* [PROMPT A] In the insurance passage, what are the only defenses a nonsubscriber has against an injured employee's negligence claim?
* [PROMPT B] Continue the insurance passage from the point where it stops.

* [EXTRACT PROVIDED]
= Beginning of Section =

Nonsubscribers, on the other hand, cannot be sued for discrimination or retaliation for taking adverse action against an employee that has been injured on the job.  They can, however, be sued by the employees for negligence and gross negligence when they are injured at work. The law is written to encourage employers to purchase workers compensation insurance. Consequently, nonsubscribers have few defenses to these claims such as claims for contributory or comparative negligence (aka “proportionate liability”) where liability is apportioned between the employer and employee based on percentages of relative fault. The only defenses a nonsubscriber has is that the employee was the sole cause of the injury or was intoxicated at the time. 

Understand that your general liability, homeowners or umbrella insurance policies alone do not provide coverage employee injuries or illnesses. Most such policies have exclusions that do not cover claims made by employees or those otherwise providing services for the employer (i.e., independent contractors). Whether to purchase worker’s compensation insurance is an important business decisions and the pros and cons of that decision should be weighed carefully."

Horse Insurance 101: Commercial Equine Liability


If you board, breed, race, train, give riding lessons or conduct any kind of business-related equine activity, I highly recommend that you consider a Commercial Equine Liability policy. 

Homeowner’s and standard Farm & Ranch insurance policies completely exclude your equine business pursuits. 

Commercial liability insurance pays the damages for liability imposed upon you or your business by a liability claim or court judgment.  It also pays the cost of defending you when a lawsuit is brought against you.

= End of Section =

* [GIVEN RECORDS]
= Beginning of Section =

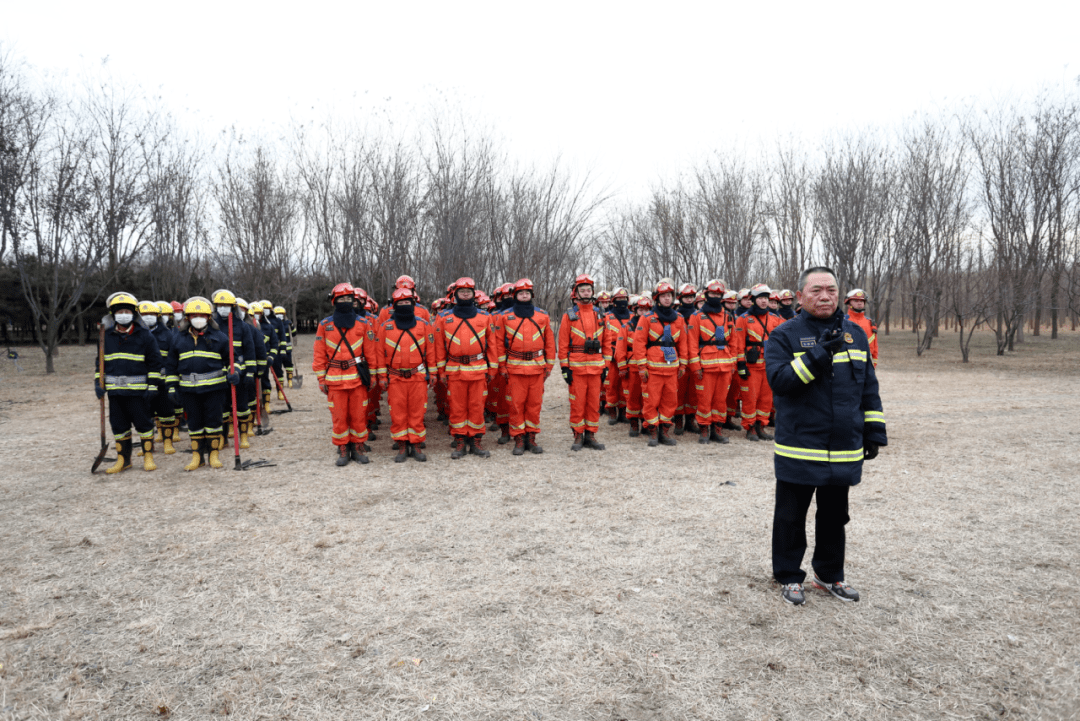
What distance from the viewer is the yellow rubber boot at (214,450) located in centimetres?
723

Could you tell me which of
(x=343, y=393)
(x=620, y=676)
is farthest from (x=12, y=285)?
(x=620, y=676)

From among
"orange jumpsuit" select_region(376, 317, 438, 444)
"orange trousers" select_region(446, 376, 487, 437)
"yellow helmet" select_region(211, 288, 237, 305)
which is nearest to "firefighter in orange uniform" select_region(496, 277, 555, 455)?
"orange trousers" select_region(446, 376, 487, 437)

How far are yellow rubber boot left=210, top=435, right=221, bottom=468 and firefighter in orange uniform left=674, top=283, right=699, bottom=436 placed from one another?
6469 mm

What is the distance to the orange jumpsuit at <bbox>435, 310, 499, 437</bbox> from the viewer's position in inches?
292

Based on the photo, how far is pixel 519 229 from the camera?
61.8 feet

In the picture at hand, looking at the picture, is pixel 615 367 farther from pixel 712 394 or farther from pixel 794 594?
pixel 794 594

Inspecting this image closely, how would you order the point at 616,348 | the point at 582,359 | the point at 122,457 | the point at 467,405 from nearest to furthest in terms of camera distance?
the point at 122,457, the point at 467,405, the point at 582,359, the point at 616,348

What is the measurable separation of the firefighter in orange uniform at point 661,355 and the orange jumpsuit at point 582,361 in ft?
2.39

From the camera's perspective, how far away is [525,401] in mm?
7828

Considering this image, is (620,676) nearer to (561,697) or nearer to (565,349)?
(561,697)

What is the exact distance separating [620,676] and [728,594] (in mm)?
1189

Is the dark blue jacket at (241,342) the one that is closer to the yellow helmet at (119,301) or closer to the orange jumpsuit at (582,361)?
the yellow helmet at (119,301)

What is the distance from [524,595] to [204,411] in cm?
543

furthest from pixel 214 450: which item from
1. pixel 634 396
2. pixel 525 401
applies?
pixel 634 396
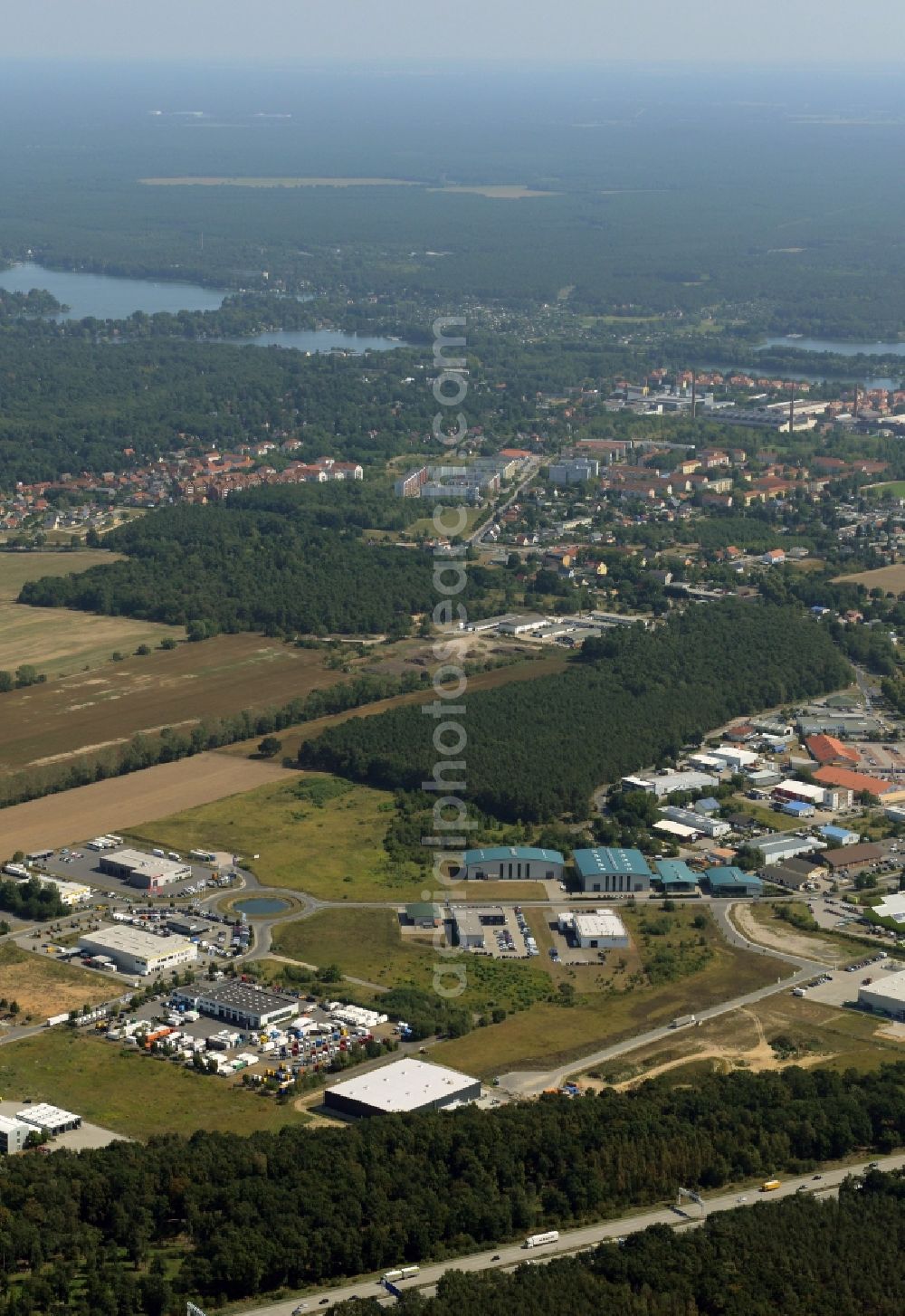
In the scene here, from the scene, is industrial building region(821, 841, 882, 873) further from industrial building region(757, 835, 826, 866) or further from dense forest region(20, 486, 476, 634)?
dense forest region(20, 486, 476, 634)

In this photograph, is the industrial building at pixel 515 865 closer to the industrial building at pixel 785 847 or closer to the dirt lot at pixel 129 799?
the industrial building at pixel 785 847

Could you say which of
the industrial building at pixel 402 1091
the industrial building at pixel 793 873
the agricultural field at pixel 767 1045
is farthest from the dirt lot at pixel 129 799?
the agricultural field at pixel 767 1045

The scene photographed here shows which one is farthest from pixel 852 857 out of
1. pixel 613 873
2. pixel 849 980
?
pixel 849 980

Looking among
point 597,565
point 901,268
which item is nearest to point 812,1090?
point 597,565

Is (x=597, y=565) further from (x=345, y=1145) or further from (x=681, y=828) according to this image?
(x=345, y=1145)

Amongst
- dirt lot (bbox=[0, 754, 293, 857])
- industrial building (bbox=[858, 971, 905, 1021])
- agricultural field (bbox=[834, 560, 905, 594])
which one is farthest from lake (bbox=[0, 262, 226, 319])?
industrial building (bbox=[858, 971, 905, 1021])

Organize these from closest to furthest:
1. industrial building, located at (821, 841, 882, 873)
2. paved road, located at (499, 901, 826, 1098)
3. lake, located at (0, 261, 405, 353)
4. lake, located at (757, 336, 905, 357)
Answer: paved road, located at (499, 901, 826, 1098), industrial building, located at (821, 841, 882, 873), lake, located at (757, 336, 905, 357), lake, located at (0, 261, 405, 353)
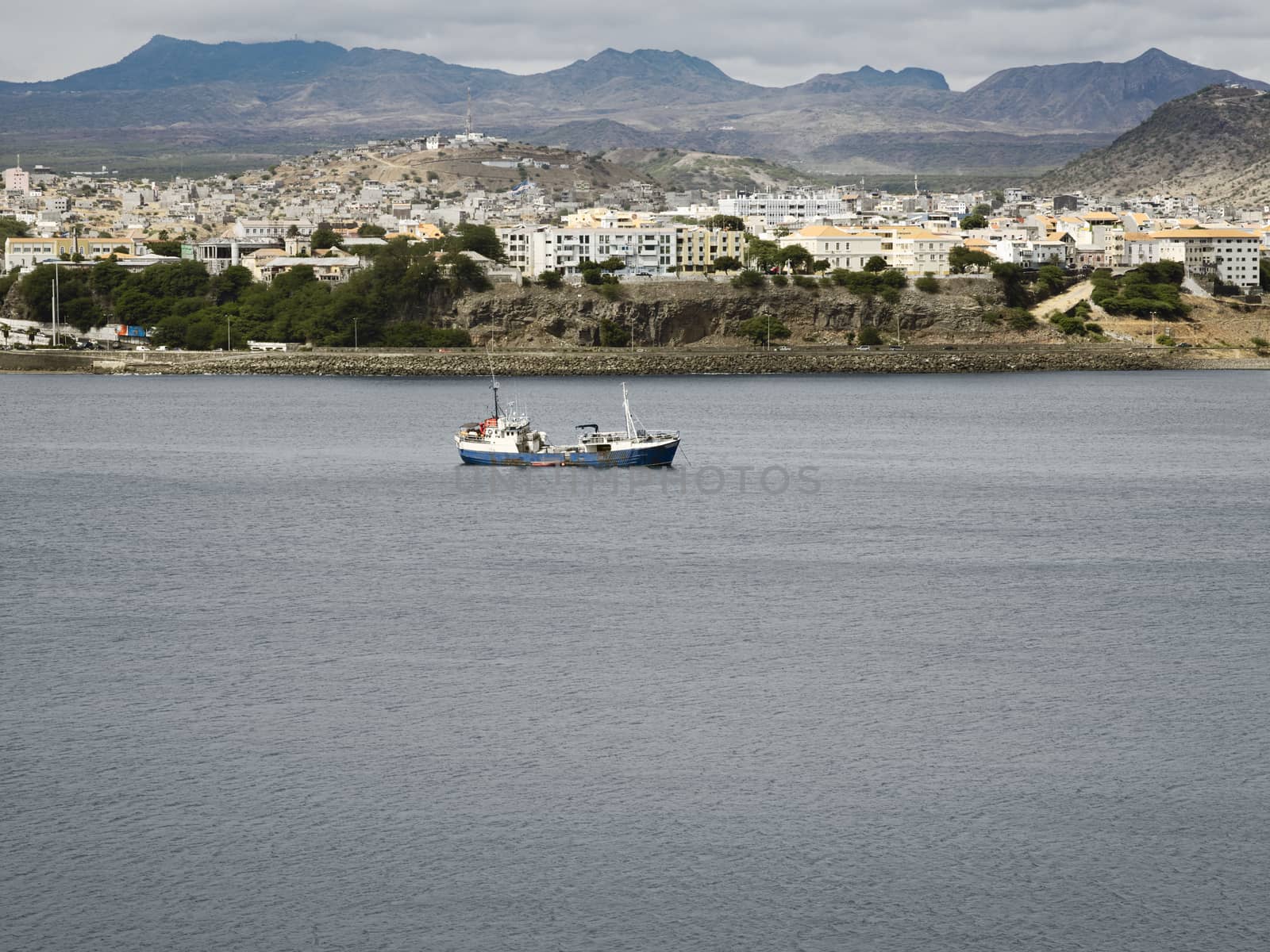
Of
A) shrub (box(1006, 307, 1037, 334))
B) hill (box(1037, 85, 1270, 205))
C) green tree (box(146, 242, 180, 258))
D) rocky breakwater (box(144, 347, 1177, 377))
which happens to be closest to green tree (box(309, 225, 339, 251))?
green tree (box(146, 242, 180, 258))

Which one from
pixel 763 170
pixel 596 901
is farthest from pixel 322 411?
pixel 763 170

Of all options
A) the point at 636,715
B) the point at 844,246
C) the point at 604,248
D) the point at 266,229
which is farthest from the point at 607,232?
the point at 636,715

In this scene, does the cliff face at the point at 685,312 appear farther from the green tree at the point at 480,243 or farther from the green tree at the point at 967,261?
the green tree at the point at 480,243

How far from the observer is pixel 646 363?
61.9 m

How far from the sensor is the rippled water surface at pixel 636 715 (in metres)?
12.6

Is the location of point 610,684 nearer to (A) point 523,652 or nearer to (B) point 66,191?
(A) point 523,652

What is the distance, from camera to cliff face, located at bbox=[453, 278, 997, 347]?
6575 centimetres

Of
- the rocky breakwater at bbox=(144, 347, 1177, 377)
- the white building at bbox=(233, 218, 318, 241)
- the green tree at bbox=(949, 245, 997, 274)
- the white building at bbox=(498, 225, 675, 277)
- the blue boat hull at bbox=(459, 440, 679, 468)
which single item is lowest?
the blue boat hull at bbox=(459, 440, 679, 468)

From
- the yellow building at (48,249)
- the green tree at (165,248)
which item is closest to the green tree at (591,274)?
the green tree at (165,248)

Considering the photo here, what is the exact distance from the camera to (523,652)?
18.9 m

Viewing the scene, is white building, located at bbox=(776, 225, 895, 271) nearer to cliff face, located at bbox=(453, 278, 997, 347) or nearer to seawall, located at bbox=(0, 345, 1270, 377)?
cliff face, located at bbox=(453, 278, 997, 347)

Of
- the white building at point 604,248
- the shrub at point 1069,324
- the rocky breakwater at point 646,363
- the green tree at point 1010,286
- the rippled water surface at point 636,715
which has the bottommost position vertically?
the rippled water surface at point 636,715

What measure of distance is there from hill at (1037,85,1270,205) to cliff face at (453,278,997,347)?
79470mm

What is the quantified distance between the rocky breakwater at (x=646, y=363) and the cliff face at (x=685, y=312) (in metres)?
2.85
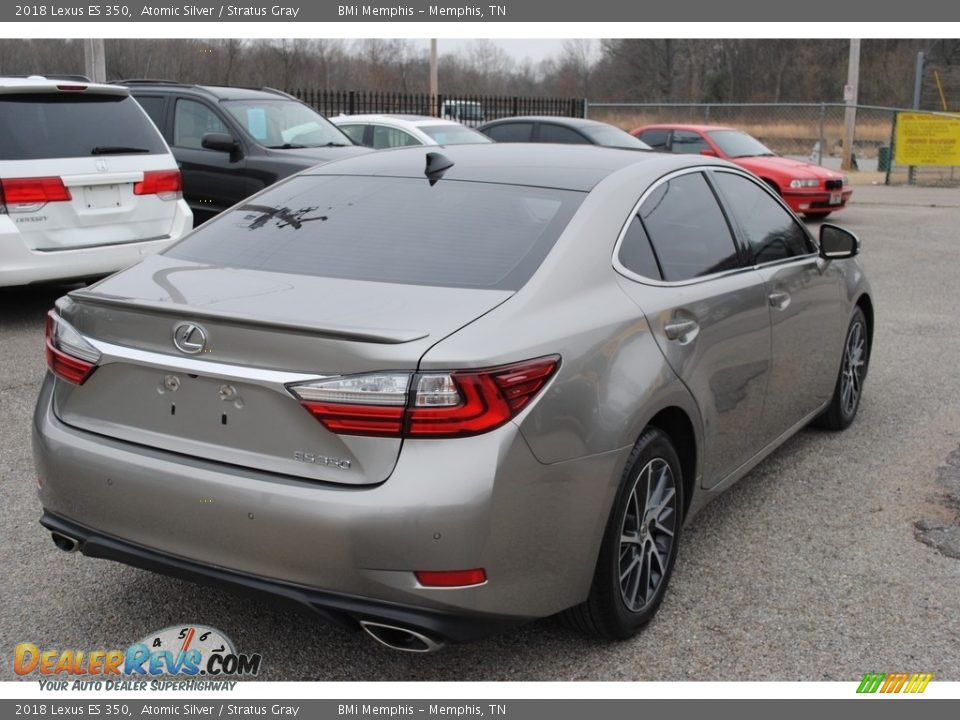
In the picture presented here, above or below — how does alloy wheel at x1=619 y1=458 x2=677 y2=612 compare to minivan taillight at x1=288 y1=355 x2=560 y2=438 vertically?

= End of Section =

* [EXERCISE RESPONSE A] The employee was the sole cause of the injury or was intoxicated at the time.

* [EXERCISE RESPONSE B]
This policy kicks in when an accident occurs and someone is hurt, regardless of whether you own the horse involved.

However, the basic Commercial Equine Liability policy does not cover claims for damage to property in your care, custody or control.  If someone claims, for example, that you injured their horse in the course of training it, you would need a Care, Custody & Control policy to cover that damage claim.

The Equine Activity Laws may help you provide a defense in the event of an equine incident, but they will not prevent you from being sued.  Without adequate liability coverage you will have to pay damages and defense costs yourself.  And the Equine Liability Laws only cover “inherent risks” in equine activities.  Some plaintiffs are able to successfully argue that their situation did not involve an “inherent risk”.  In other words, you could lose the case.  It bears repeating that defense costs are generally not recoverable by defendants in Texas lawsuits.

Commercial Equine Liability policies are designed to help protect you if you are sued by a third party who is injured or whose property is damaged.  A third party is generally someone who is not a family member or employee. 

If you have employees, you should consider carrying workman's compensation insurance as they are not covered under the general liability policy.  You should also make sure that any independent contractors that work with you show proof of their own liability insurance and ask that you be named as an Additional Insured on their policy.  This is especially true if you have an independent instructor or trainer working at your facility.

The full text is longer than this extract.